Я соврал. Когда на протяжении недель приходится бросаться вперед, отбиваться, стрелять из винтовки, изводить десятки патронов, а потом идти мимо горящей техники, перешагивая через трупы, можно быть уверенным, что кого-то из тех, кто валяется тут, в измятой и жухлой траве, застрелил не кто-нибудь, а ты. Хотя, черт его знает… Но был случай абсолютно точный, однако и тогда я оказался не один.
– Правда не знаешь? – Она заглянула мне прямо в глаза.
– А что бы ты предпочла? – ответил я, возможно излишне резко.
Она промолчала. Я прижал ее к груди.
– Давай не будем об этом, ладно?
– Хорошо, давай не будем.
Вечером у госпожи Нагель состоялся прощальный ужин. На сей раз в сборе были все: и госпожа Кройцер, и ее ухажер, и всё наше семейство, и дядя Юрген, и Гизель, и ее вернувшаяся из Роттенбурга мать. Торжество было умеренным, но милым.

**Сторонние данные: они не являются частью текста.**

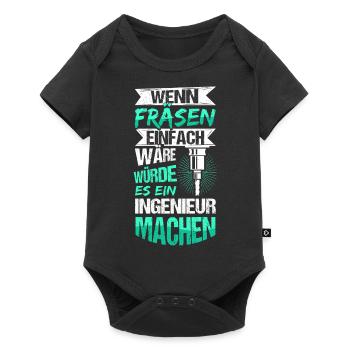 Wenn Fräsen einfach wäre würde es ein Ingenieur ma - Baby Premium Kurzarmbody - Schwarz - Vorne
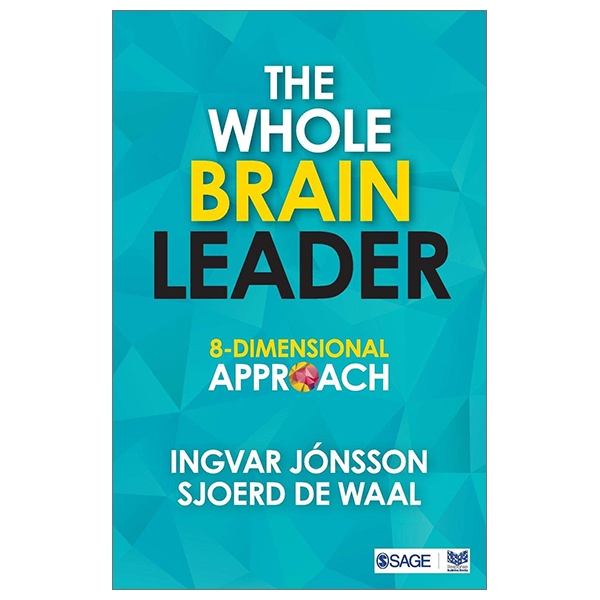 The Whole Brain Leader: 8-Dimensional Approach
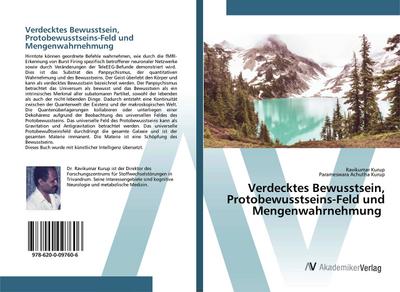 Verdecktes Bewusstsein, Protobewusstseins-Feld und Mengenwahrnehmung - Ravikumar Kurup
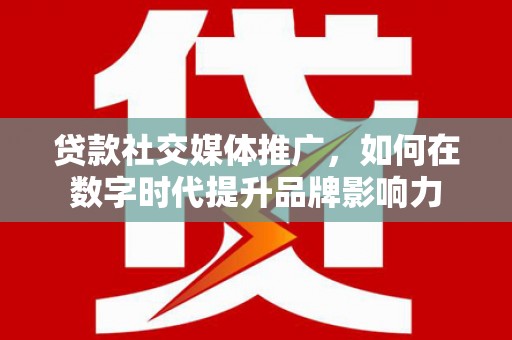 保税港区贷款社交媒体推广，如何在数字时代提升品牌影响力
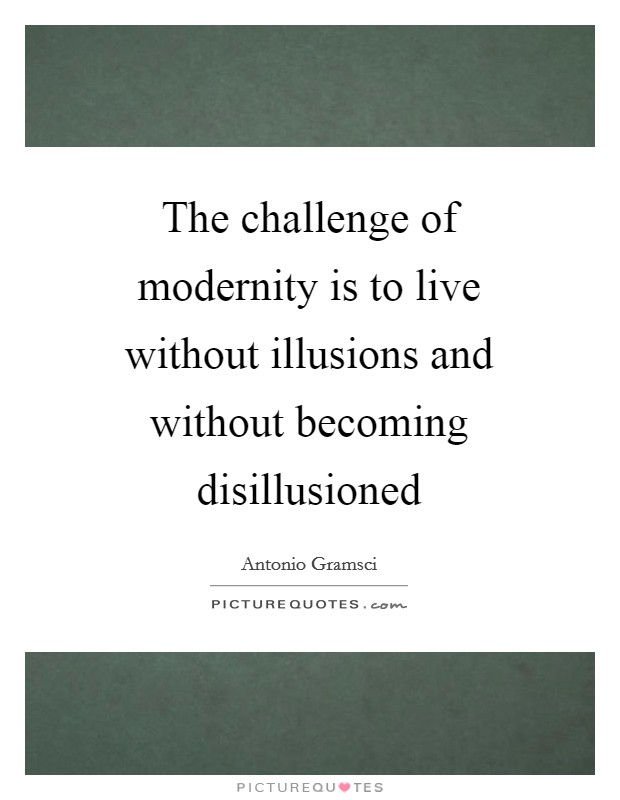 The challenge of modernity is to live without illusions and without becoming disillusioned Picture Quote #1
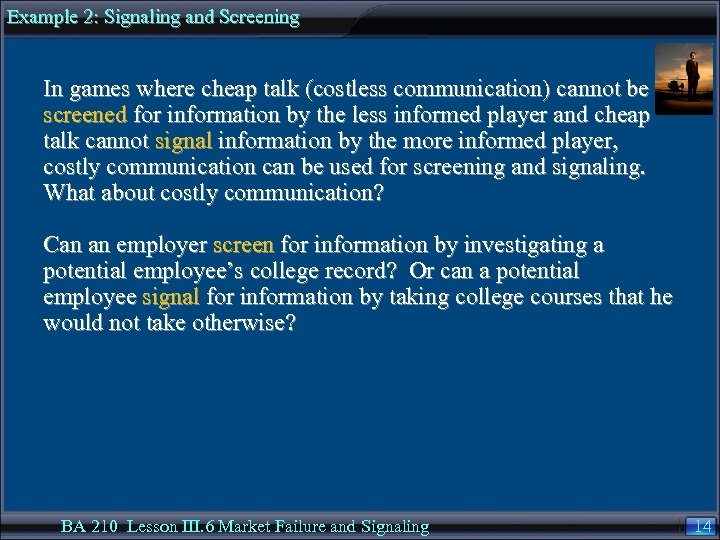 Example 2: Signaling and Screening In games where cheap talk (costless communication) cannot be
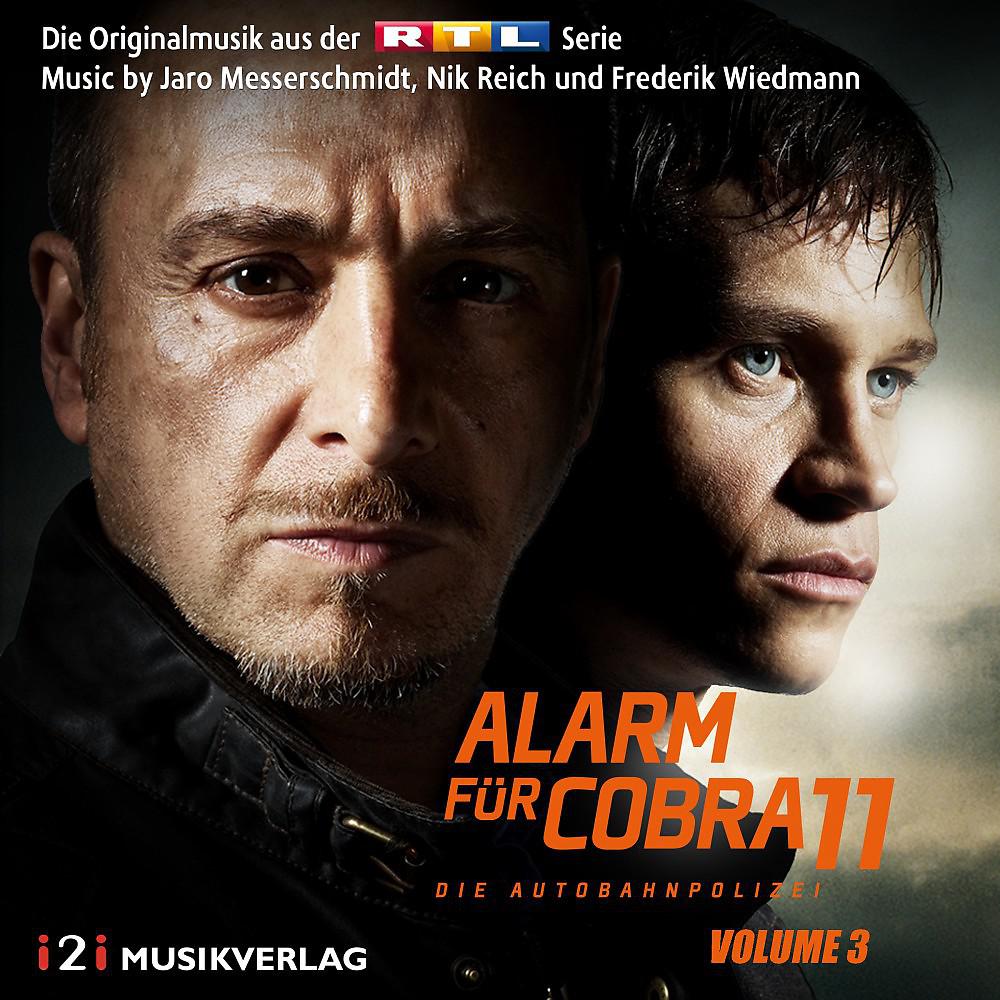 Постер альбома Alarm für Cobra 11, Vol. 3 (Die Originalmusik aus der RTL Serie)
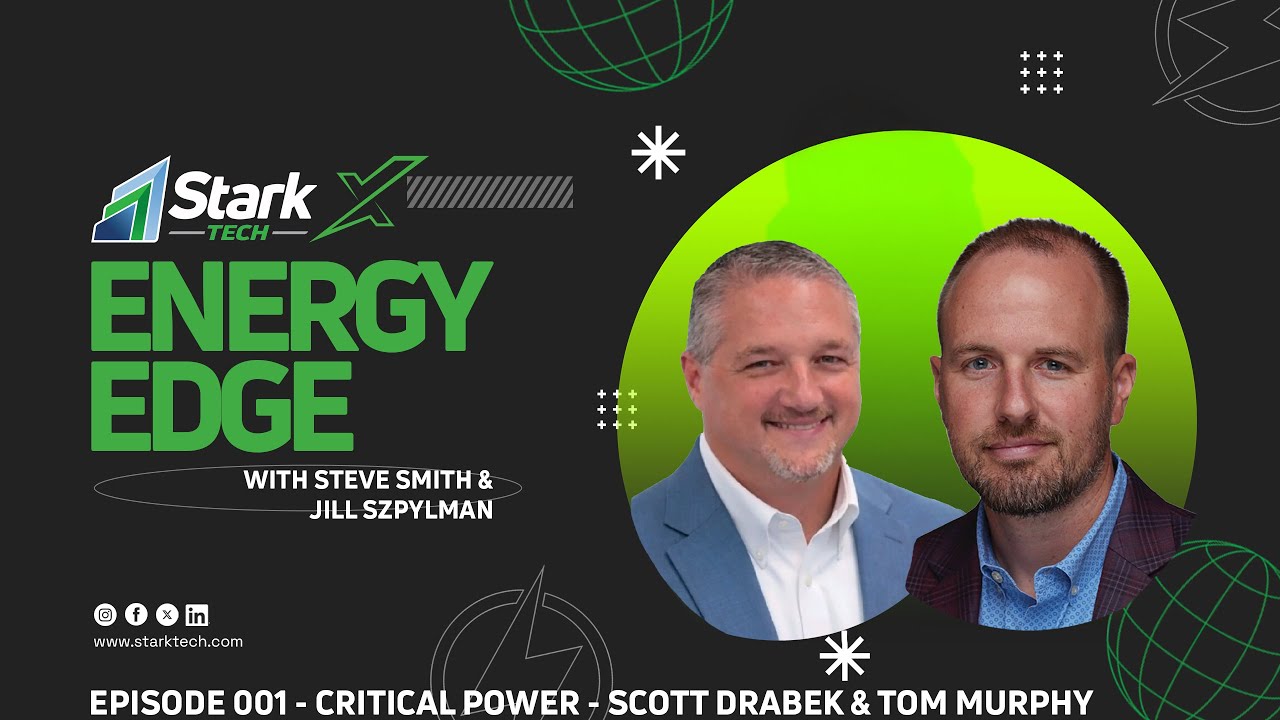 StarkX Energy Edge Episode 001 - Critical Power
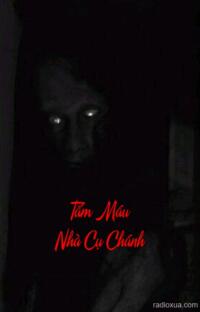 Tắm Máu Nhà Cụ Chánh – Máu tanh hồn vương vấn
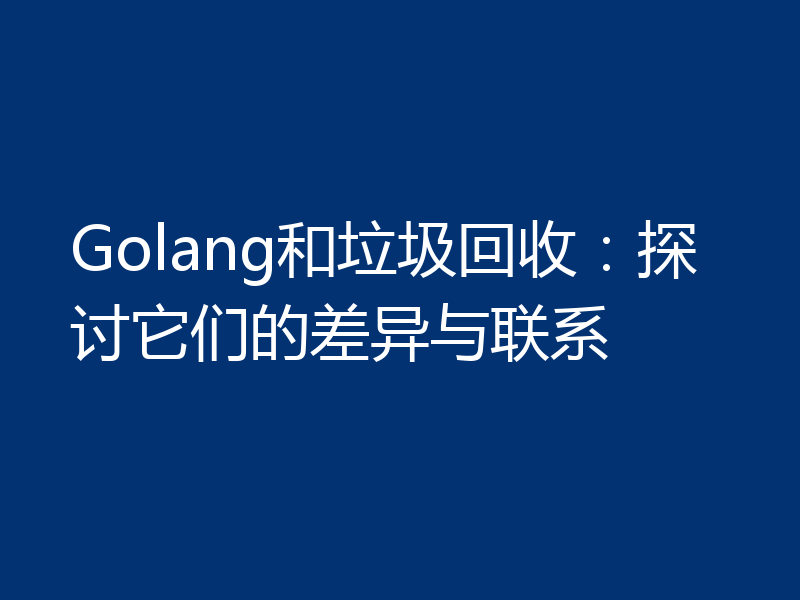 Golang和垃圾回收:探讨它们的差异与联系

Утром я шагал на вокзал. Я совсем не стремился туда, куда мне предстояло вернуться, но такова была судьба миллионов моих соотечественников – и выбора у меня не было.
ВозвращениеСтарший стрелок Курт Цольнер
Вторая половина апреля 1942 года
Два дня спустя я ехал через Польшу, причем с относительными удобствами – на нижней полке и недалеко от печки. Время было весеннее, и последнее обстоятельство имело значение. Поездка протекала обычным порядком. Беспокойный сон ночью, ничегонеделание и пустые разговоры днем. С кем поболтать – было. Еще в Берлине я встретил Хайнца Дидье, отправленного в отпуск вместе со мной и теперь возвращавшегося из Кобленца. В отличие от меня, вюртембержца, он был рейнландцем, или, по-нынешнему, мозельцем, что же касается необычной фамилии, то так оно и было – тем, кто интересовался, Хайнц говорил о старинном гугенотском семействе и рассказывал про Нантский эдикт.
Поезд шел быстрее, чем хотелось. За окошком тянулась равнина, сначала плоская, потом всё более неровная. Мелькали деревеньки, беднее с каждой новой сотней километров, пробегали рядки пирамидальных тополей. Некоторые селения и станции сохраняли разрушения, напоминавшие о сентябрьской кампании, но в целом были более-менее залатанными и приведенными в рабочее или пригодное для жилья состояние.
Долгих стоянок почти не случалось, только раз у нас хватило времени, чтобы сбегать на маленький рынок неподалеку от станции и потолкаться среди местных жителей, одетых во что попало, польских полицейских в синих пальто и наших серошинельных солдат.